- _Text under study_:
--*--

Fairy tale from the Arabian Nights

The Sisters who Envied Their Cadette (Note: Cadette or cadet is a French word meaning youngest sibling.) (French: Histoire des deux sœurs jalouses de leur cadette) is a fairy tale collected by French orientalist Antoine Galland and published in his translation of The Arabian Nights, a compilation of Arabic and Persian fairy tales.

It is related to the motif of the calumniated wife and classified in the international Aarne-Thompson-Uther Index as type ATU 707, "The Three Golden Children".

==Summary==
A long time ago, the ruler of Persia, Khosrow Shah, disguises himself to mingle with his people to hear their thoughts. One night, he approaches a house where three sisters are talking; the eldest says she wants to marry the sultan's baker so she can eat all the best bread; the middle one wants to marry the sultan's cook so she can taste the most delicious dishes. As for the third sister, she declares she wants to marry the king himself, and promises to give him a child with hair of gold and silver, their tears will become pearls and whenever they smile, rosebuds will appear.

The Shah orders his vizier to bring the girls to his presence the next morning, so he can fulfill their wishes: he marries the two elder sisters to the baker and the cook, while he weds the third sister. Despondent at their lowly marriage, the new queen's two sisters plot to humiliate her and make her lose the king's favour. As soon as the first royal child is born (a boy), the jealous aunts take the boy, put him a cradle and cast him into a stream that passes by the palace. In his place, they put a puppy to deceive the Sultan. The cradle is carried by the stream to the outskirts of the royal palace, where he is found by a high official (superintendent of the gardens) and the gardener. The official takes the boy to his wife to raise him as his own.

--*--

- _Data extract_:
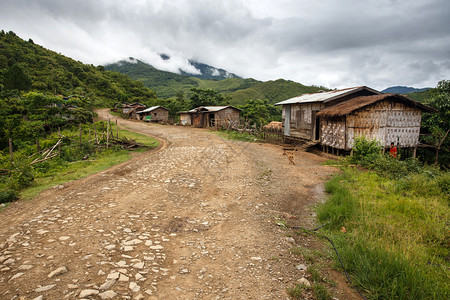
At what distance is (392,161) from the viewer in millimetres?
10352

--*--

- _Tasks to carry out_:
1. In the fairy tale text, who finds the royal boy's cradle after the stream carries it to the outskirts of the palace?
2. Decide whether each statement agrees with the fairy tale text. Answer yes or no, and quote the words from the text that settle it.
(a) The eldest sister wants to marry the sultan's cook.
(b) The jealous aunts put a puppy in the boy's place.
(c) Antoine Galland collected the tale.
3. Write a continuation of the fairy tale text, starting after its last sentence.

- _Answers to the problems_:
1. A high official (the superintendent of the gardens) and the gardener.

2.
(a) No: "the eldest says she wants to marry the sultan's baker so she can eat all the best bread"
(b) Yes: "In his place, they put a puppy to deceive the Sultan."
(c) Yes: "is a fairy tale collected by French orientalist Antoine Galland"

3.
Nine more months pass, and the Sultana gives birth to a second prince. Her jealous sisters replace the boy for a second puppy and cast him in the stream in a basket. The little prince, however, is rescued by the king's gardener and raised by the superintendent of the gardens. The following year, the Sultana gives birth to a girl, and she is also subject to the trickery of the jealous aunts: the little princess is cast in a basket into a stream, but she is saved by the superintendent of the gardens. Enraged at the false promises of his wife, the Sultan orders her to be banished from the palace and locked in a box or small hut in front of the mosque, and for any person that goes to the mosque to spit at her face.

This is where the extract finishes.